>>

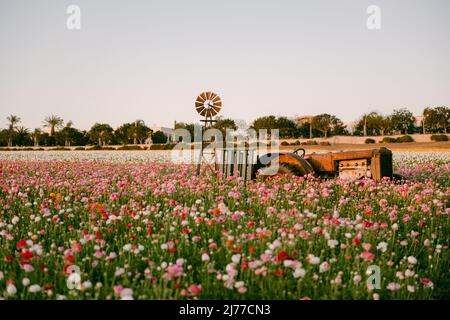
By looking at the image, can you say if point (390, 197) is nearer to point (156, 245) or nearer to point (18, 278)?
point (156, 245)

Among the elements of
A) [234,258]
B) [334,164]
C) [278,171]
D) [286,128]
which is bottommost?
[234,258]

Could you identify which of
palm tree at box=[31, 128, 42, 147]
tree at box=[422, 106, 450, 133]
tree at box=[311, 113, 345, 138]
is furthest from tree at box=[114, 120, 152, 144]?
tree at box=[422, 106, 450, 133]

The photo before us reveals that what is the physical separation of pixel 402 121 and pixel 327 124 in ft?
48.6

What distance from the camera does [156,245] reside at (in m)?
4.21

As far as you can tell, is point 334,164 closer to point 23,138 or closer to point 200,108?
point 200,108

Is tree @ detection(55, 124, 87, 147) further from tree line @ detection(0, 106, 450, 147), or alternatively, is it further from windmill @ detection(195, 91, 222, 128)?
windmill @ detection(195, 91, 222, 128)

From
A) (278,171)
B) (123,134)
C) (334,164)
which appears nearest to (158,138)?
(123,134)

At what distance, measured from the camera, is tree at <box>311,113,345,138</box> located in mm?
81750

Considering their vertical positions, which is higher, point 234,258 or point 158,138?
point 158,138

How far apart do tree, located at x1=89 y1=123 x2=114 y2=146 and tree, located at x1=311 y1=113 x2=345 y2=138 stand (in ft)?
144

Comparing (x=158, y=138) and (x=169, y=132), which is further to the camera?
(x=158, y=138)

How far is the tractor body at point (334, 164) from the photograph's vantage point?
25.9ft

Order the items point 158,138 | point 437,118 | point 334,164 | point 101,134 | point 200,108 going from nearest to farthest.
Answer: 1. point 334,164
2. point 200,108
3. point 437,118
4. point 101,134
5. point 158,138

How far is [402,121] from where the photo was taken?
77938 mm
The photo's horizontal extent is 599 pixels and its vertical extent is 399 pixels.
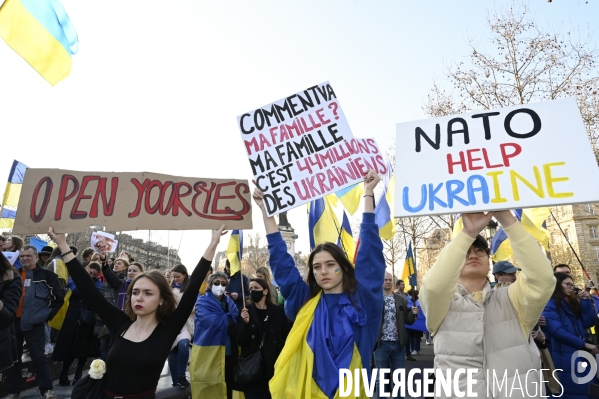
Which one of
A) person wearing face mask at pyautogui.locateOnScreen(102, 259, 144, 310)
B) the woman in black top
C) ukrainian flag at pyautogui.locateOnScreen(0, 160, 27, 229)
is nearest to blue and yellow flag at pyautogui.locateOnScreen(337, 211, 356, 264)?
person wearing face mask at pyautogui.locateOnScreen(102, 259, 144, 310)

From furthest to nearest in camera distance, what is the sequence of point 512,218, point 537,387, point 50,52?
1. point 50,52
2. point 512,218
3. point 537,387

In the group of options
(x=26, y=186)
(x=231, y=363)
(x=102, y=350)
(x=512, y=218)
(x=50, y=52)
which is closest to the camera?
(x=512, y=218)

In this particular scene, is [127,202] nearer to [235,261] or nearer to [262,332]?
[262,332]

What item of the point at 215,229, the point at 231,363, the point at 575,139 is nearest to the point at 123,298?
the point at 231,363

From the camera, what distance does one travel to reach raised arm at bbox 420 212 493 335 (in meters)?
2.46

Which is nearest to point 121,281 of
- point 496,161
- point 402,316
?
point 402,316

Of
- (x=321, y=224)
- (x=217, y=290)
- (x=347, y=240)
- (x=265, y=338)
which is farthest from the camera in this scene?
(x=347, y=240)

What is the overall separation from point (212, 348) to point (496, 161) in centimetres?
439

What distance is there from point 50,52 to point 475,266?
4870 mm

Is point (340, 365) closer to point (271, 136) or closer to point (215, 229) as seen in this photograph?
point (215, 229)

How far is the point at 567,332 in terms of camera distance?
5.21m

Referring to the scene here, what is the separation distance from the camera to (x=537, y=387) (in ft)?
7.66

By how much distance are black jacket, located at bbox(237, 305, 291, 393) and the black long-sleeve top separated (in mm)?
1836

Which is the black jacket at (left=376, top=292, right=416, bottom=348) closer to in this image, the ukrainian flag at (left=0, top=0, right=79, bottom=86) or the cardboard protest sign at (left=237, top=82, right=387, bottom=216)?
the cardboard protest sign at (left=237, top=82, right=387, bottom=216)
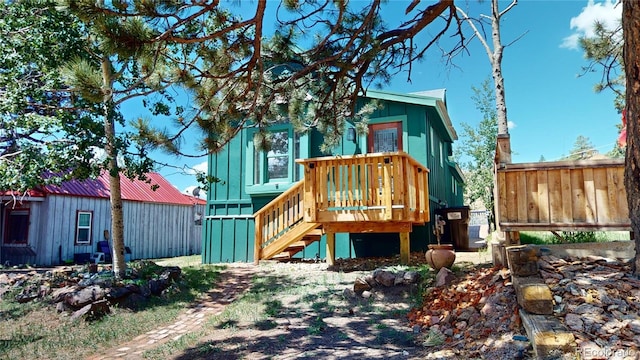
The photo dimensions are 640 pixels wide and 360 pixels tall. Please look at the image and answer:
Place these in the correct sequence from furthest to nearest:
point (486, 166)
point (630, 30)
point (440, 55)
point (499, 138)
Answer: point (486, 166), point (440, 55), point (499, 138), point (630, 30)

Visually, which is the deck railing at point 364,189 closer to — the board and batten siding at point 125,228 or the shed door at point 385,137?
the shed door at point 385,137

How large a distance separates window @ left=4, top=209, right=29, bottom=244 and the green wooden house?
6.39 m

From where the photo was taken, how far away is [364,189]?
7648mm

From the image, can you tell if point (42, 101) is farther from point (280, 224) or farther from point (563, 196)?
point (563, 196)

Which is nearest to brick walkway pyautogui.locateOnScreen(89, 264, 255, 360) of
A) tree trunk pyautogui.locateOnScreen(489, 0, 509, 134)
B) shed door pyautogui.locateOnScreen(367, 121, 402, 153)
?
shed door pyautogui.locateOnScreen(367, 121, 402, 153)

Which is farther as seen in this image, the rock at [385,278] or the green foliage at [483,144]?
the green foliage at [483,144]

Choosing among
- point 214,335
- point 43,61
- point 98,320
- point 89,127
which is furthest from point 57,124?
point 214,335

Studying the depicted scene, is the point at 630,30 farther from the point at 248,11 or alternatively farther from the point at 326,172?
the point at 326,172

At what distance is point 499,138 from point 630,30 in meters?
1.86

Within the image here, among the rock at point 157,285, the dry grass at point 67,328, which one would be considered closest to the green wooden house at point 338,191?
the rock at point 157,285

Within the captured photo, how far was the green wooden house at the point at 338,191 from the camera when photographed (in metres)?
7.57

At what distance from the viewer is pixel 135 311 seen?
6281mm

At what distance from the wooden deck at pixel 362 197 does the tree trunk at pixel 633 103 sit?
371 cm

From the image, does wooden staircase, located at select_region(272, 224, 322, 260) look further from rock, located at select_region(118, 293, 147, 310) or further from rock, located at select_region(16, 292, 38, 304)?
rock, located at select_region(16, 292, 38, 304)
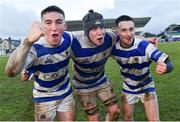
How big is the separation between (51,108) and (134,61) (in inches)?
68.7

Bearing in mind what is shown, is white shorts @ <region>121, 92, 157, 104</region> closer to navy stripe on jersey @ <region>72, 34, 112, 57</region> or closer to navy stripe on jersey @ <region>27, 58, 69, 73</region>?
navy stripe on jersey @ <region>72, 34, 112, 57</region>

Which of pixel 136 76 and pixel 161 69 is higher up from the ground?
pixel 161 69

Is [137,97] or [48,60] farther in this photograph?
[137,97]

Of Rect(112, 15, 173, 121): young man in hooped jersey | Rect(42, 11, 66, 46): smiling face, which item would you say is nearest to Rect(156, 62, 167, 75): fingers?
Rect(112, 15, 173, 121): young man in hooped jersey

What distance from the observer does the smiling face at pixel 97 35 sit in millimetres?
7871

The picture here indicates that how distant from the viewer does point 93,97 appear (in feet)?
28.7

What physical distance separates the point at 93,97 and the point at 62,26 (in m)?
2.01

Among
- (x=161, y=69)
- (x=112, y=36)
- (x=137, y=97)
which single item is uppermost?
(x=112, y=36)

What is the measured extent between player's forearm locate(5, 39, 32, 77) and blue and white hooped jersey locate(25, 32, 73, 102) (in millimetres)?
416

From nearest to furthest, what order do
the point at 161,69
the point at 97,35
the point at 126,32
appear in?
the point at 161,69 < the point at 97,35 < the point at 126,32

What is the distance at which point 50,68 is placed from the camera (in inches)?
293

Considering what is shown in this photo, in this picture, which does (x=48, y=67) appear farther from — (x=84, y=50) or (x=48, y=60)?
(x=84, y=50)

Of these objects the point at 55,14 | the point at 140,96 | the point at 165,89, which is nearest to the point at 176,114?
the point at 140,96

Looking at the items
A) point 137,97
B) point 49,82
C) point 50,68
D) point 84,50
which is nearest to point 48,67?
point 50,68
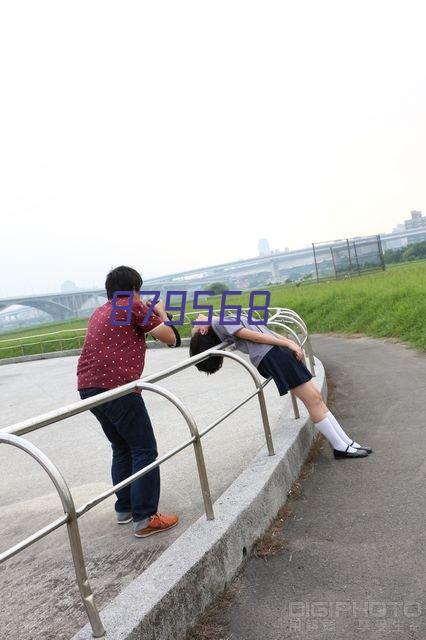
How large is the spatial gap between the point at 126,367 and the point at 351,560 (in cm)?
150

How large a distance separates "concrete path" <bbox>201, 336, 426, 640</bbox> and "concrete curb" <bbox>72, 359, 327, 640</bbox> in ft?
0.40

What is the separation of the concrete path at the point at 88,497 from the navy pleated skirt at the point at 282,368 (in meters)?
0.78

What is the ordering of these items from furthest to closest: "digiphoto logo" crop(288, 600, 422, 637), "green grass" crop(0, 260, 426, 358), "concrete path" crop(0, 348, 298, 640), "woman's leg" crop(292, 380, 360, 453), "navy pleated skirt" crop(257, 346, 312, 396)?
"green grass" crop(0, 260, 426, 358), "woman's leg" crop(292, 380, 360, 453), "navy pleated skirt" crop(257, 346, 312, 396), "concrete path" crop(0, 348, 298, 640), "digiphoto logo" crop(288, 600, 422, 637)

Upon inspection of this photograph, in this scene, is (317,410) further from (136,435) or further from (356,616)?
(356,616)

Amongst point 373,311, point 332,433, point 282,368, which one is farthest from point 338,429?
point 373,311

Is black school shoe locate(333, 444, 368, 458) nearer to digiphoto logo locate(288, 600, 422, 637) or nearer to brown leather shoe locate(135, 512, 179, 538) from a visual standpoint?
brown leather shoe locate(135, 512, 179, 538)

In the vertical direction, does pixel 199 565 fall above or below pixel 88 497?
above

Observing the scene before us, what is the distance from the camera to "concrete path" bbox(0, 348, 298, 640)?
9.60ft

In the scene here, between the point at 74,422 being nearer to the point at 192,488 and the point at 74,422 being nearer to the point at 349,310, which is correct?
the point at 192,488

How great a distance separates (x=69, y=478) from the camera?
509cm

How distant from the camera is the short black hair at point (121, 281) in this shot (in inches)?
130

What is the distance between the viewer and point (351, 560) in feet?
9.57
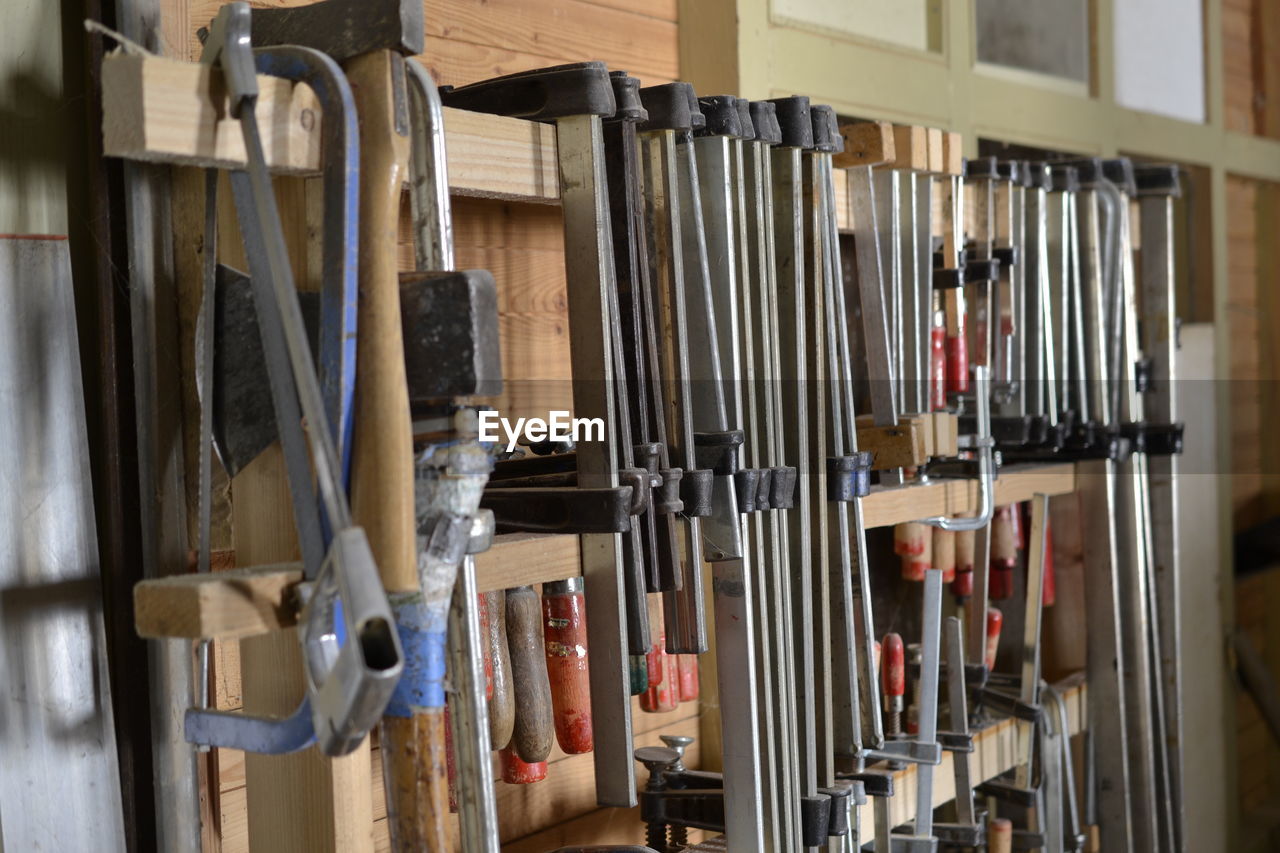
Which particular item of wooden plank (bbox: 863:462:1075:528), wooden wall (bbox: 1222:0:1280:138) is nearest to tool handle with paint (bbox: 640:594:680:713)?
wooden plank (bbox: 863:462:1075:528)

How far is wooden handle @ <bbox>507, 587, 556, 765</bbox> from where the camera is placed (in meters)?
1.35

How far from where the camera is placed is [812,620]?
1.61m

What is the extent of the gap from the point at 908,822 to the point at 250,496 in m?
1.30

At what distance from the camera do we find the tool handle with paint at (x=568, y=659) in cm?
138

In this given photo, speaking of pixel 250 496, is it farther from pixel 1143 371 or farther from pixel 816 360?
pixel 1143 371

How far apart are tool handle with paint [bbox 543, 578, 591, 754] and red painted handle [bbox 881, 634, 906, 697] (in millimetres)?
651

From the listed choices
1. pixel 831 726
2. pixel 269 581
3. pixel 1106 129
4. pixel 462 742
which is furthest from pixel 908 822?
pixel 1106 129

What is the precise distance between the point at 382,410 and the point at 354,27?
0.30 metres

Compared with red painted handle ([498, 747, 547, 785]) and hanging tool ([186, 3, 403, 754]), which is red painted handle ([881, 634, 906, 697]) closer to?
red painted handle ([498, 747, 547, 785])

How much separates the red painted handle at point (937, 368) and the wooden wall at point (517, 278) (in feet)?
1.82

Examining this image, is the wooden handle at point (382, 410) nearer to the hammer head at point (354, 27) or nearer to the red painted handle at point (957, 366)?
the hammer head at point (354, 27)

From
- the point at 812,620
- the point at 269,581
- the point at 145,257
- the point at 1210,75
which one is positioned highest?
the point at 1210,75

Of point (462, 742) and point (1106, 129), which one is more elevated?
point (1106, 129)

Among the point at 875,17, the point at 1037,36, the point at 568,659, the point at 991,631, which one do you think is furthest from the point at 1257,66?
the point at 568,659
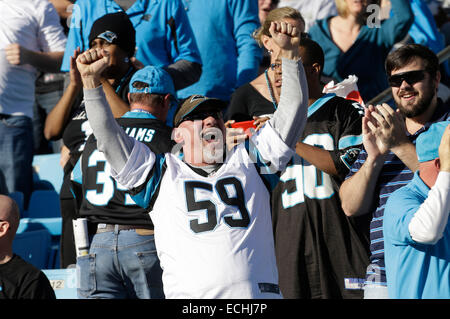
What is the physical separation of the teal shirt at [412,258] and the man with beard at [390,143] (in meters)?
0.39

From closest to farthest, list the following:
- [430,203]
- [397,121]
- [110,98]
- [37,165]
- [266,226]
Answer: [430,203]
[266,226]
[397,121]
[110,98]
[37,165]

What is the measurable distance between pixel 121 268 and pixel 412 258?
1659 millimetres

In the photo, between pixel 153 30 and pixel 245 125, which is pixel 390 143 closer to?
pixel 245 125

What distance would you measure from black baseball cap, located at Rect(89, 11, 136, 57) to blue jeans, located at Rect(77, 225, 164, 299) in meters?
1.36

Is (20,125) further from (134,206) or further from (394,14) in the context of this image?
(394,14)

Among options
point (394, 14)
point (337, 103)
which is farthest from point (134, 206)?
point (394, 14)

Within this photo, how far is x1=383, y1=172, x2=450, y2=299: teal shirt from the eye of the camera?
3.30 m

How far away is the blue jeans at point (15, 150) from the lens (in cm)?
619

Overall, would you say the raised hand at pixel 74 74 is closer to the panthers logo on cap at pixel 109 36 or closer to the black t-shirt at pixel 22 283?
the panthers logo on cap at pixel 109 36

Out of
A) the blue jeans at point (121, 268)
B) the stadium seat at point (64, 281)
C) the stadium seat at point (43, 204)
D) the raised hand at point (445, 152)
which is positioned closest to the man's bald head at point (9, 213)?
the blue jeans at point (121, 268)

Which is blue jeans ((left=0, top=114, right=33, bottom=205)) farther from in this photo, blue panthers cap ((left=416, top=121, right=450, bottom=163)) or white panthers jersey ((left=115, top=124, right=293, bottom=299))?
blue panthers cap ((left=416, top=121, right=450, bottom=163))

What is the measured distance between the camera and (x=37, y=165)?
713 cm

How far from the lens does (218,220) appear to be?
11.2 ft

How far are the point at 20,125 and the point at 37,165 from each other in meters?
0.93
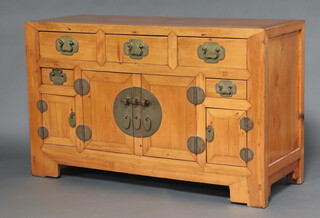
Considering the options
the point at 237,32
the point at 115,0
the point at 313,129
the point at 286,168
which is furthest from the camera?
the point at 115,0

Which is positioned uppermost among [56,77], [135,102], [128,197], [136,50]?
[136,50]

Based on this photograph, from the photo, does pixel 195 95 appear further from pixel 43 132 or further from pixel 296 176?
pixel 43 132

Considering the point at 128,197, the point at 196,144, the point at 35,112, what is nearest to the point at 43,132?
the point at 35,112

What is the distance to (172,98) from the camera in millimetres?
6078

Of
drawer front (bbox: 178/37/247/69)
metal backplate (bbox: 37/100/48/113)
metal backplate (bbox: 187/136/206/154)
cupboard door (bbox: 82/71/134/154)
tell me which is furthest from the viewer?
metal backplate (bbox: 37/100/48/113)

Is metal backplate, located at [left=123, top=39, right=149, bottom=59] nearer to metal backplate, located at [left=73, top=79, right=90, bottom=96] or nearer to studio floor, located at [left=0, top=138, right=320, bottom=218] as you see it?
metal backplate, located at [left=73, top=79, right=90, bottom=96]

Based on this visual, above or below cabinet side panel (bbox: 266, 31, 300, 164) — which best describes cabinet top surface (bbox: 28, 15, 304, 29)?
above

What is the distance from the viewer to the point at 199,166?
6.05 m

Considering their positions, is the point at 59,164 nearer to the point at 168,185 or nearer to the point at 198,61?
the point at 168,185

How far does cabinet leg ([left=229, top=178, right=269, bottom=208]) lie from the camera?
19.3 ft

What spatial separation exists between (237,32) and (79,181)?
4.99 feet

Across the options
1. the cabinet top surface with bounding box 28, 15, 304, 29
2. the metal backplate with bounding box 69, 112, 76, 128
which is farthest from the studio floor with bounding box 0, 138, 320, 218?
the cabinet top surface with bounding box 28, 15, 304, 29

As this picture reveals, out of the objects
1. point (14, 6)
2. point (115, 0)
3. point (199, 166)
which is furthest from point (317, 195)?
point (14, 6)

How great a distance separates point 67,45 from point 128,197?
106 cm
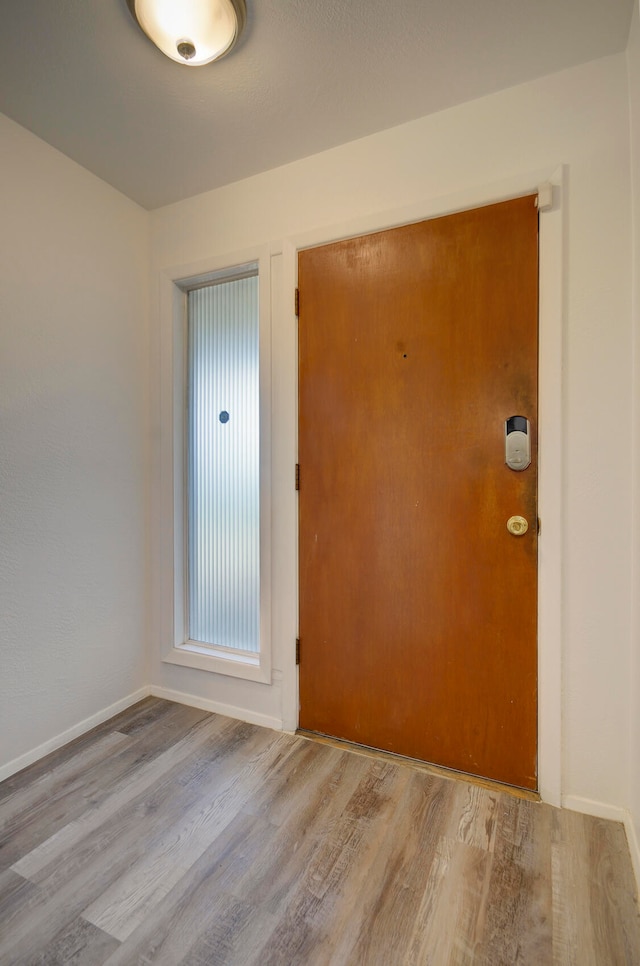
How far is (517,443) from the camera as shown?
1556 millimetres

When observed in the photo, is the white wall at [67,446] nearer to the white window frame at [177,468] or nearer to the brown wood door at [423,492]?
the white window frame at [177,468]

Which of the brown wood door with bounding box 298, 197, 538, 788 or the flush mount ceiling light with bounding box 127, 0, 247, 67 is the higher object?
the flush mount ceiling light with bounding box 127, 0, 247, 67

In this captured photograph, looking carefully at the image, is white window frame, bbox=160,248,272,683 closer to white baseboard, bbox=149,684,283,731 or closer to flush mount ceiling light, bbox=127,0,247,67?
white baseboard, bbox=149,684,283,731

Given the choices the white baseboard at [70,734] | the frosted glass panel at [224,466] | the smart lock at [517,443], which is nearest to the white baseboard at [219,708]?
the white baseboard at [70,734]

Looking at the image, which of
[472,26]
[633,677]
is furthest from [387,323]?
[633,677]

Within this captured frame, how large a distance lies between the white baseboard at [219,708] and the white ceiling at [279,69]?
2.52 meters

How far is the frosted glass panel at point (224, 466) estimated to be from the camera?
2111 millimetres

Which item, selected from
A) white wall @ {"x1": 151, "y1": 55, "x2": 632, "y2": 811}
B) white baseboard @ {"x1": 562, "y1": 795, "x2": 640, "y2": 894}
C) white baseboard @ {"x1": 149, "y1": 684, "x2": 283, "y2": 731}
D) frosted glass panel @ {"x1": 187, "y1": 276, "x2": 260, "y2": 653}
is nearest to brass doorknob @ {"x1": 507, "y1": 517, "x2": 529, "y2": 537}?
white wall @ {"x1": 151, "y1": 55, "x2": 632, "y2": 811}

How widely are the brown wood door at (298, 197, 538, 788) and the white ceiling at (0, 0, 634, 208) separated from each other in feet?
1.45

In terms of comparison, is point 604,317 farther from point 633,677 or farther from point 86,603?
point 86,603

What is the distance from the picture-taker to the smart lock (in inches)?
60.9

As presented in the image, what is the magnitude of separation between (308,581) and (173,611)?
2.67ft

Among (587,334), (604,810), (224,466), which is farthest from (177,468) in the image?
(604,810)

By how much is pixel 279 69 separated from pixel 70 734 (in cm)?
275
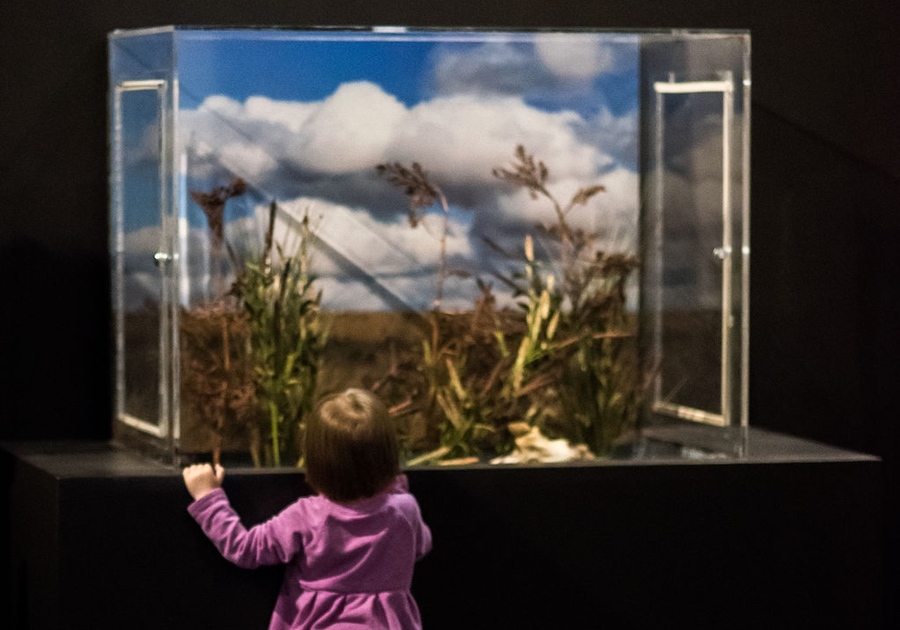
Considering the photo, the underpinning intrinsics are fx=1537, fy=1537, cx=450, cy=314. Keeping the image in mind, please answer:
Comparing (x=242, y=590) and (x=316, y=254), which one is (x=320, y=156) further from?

<<

* 작성 지시: 위 기록에서 "What spatial separation" 문구가 있는 줄부터 "1556 millimetres" 문구가 있는 줄까지, 양 끝 줄을 포함해 그대로 옮겨 적어 주세요. 그림 표시는 답에서 빼십시오.

* 정답:
What spatial separation exists between (237,32) and (79,181)?
4.99 feet

Across the options
1. the cabinet top surface with bounding box 28, 15, 304, 29
2. the metal backplate with bounding box 69, 112, 76, 128
which is farthest from the studio floor with bounding box 0, 138, 320, 218?
the cabinet top surface with bounding box 28, 15, 304, 29

As this picture reveals, out of the objects
1. point (14, 6)
2. point (115, 0)
3. point (199, 166)
which is furthest from point (317, 195)?
point (14, 6)

How great a distance separates point 67,45 from point 128,197?
106 cm
How far is (517,443) from the camera as shown?
1556 millimetres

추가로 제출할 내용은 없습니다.